What I learned from having zero students show up to my hoop class
Yes, it has happened. On a few occasions actually. I could tell you that all of my classes, workshops and events have been completely successful and filled with joy, but that would be a lie.
The thing is that the times when no students turned up or things didn’t really go to plan, they were the times when I learned the most about myself, my business and how I needed to grow.
I was once offered a brand new, state of the art studio space in a new shopping area in Tokyo. It was a dream studio decked out with mirrors, incredible sound system, beautiful floor, next to a women’s only spa and gym and above an incredible shopping mall. Seemed like the perfect space for my weekly hoop dance classes. The centre management also offered to advertise the classes for me in their customer brochures and information centre.
What could go wrong?
Week after week I would plan and prepare for the women I thought would turn up and week after week I would get so excited at class start time. But every week…crickets, nada, no one, zero students.
Yes it was quite disheartening at first but this was early on in my hoop teaching career and it really helped me to learn some solid lessons.
What did I learn from having zero students turn up week after week?
Even though centre management was doing their best to promote the classes it didn’t seem like women in the local area were listening. In all reality they were simply not my audience but I was too excited and optimistic at the time to realise this.
If I had done my research I would have realised that the women in that area of Tokyo were not likely to book into a hoop class. Uber wealthy and super busy, leisure was not a top priority to them during the week. If they were going to take time out of their busy schedule it probably would have been to visit the local day spa in their lunch break or on the weekends.
Lesson : Knowing your audience is the most valuable step to filling your classes. Getting to know who you are trying to reach instead of just trying to blast a message out to everyone is going to be more effective.
The studio was amazing, the location seemed ideal and I thought my classes would be packed but the time of the classes were clearly not right for the type of women in that area. Most of them worked from very early hours to late at night, their lunch breaks were staggered and usually spent eating with friends or doing even more work. My classes were in the afternoons on weekdays; 99% of women were working, snacking or wishing they could have a nap around that time.
Lesson : When you get to know your audience you will also know about their working habits and lifestyle which will help you to make informed choices about your class and event times.
My response determined my future
I could have taken the series of no shows as a sign that hoop teaching simply wasn’t my path. Thankfully I was focussed and confident enough not to let that happen.
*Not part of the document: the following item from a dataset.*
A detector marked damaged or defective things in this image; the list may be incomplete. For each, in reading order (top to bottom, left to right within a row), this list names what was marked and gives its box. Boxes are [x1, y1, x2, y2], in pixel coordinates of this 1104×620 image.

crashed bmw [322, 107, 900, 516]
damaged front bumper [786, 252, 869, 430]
But these thoughts did cross my mind;
- maybe it’s me
- maybe I am not good enough
- maybe this was a crazy idea after all
- maybe hooping is silly
- I am totally failing at this
maybe centre management put the wrong time on the flier
- maybe my students got lost
- maybe I should just quit now!
But instead; after the first 10 minutes of wondering, waiting & wallowing, I picked myself up, blasted that incredible sound system and hooped my heart out. In fact, that period of my hoop teaching opened me up to so much more creativity. I would spend classes practicing, playing, recording videos, coming up with tutorial ideas, trying new music styles. I never took the beautiful studio for granted and I always used my time wisely in there…even if I was alone.
Lesson : How we react to situations in our teaching and creating determines how we feel in our bodies and minds. Choosing to focus on failure can cause a great amount of unneeded stress, choosing gratitude and making the most of our time no matter if we have zero students or 100 allows us to open up to all of the gifts and opportunities available.
I have to spread the hoop love
At first I thought it was a blessing that management were going to do all the advertising, and in some cases this really works, but it actually wasn’t getting the reach that it needed. Plus hoop classes were a very new concept in this area. Even if someone did read about “Hula Hoop Class” on a shopping mall brochure chances are they might not realise it was for adults, they might not recognise the benefits and may not feel like it was the right class for them.
Launching a new class in a new area would have taken so much more connection and reach to be successful. In hindsight I really needed to do my own marketing, perhaps bring students from other areas, promote the class well before it’s launch date, have an event or flash mob several times in similar parts of town with hoopers giving out fliers, make connections at other events and performances or promote the class at my weekly hoop jams.
The marketing clearly wasn’t working and maybe it was due to a number of factors but relying on one channel of getting the word out was a mistake.
Lesson : Once you have a fair idea of who your audience is then you can really talk to them in a way that helps them to truly see if your classes are a match for them. Not all marketing is appropriate or reaches the right people, or enough people to make an impact.
Some things just don’t work out
Not all projects succeed. And failure isn’t all that bad. I learned many things from that whole experience. It gave me time to really think about my next move and after a few more weeks I made a pivot into collaborating with other teachers for weekend events, continuing weekly hoop jams, more performance and working at studios that had large student numbers.
It is empowering to accept that not everything is going to work out the way that it is planned. It is valuable to take stock of the lessons and use them to make more informed decisions for better future navigation.